真偽に付いては、まだハッキリしていないのだが、もしもこれが本当だとしたら、「なんて愚かな」と思うと共に、「新潟は自滅の道を選んだんだ」と確信する事となるだろう。
 安く販売するということは、今まで自分が作り上げてきた「ブランド産地」を捨て、「お買い得産地」になるということだ。
「お買い得産地」は、何処まで行っても「お買い得産地」であって、「ブランド産地」とは明らかに違う。
有名な産地だから、誰もが知っている産地だからという理由が、「ブランド産地」という訳ではないのだから。

 これからお歳暮時期となる。今回は事故米の件もあることで、お歳暮にお米を使うのかどうかに疑問がある。
もしも使うというのであれば、誰もが知っている産地を贈ろうとするのは明らかだろう。
その産地が、安売りしている産地だとしたら、はたして贈り物として使ってくれるのだろうか。
自分が送る立場だとしたら、贈った側に失礼が無いように、安売りをしていない産地を選ぶだろう。

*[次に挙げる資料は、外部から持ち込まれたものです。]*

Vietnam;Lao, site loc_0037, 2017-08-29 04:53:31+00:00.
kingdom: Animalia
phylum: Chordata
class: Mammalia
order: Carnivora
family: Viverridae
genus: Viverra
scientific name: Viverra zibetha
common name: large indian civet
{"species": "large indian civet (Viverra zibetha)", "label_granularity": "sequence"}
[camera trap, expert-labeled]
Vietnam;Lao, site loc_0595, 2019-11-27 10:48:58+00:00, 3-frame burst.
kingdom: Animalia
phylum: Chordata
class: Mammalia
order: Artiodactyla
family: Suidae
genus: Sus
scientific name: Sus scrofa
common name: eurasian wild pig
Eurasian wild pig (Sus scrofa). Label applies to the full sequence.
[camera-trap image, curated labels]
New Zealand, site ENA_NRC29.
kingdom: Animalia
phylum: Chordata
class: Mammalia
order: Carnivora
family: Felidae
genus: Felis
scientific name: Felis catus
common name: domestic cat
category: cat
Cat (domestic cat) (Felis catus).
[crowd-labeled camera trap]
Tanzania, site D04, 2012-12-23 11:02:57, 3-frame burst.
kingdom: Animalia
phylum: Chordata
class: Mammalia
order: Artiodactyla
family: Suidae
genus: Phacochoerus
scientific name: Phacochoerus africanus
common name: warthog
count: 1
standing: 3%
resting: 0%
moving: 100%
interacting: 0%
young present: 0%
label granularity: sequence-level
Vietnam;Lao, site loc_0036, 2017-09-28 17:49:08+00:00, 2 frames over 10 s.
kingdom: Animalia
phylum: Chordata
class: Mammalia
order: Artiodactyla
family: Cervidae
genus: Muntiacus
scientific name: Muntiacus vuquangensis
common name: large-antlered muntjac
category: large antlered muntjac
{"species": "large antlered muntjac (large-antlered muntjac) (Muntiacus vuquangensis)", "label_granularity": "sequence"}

 産地からすると、5kg2000円弱だとしたら、「まだ良い価格だ」と思うかもしれないが、1キロ400円もしないお米については、、どんなに知られている産地であろうが「お買い得米」であって、「ブランド米」とは言わないのである。
消費地でのブランド米価格というのは、1kg500円弱からなのだ。
 また、一度値段を下げてしまったら、今の消費地での現状からすると、二度と価格を上げることは出来ないだろう。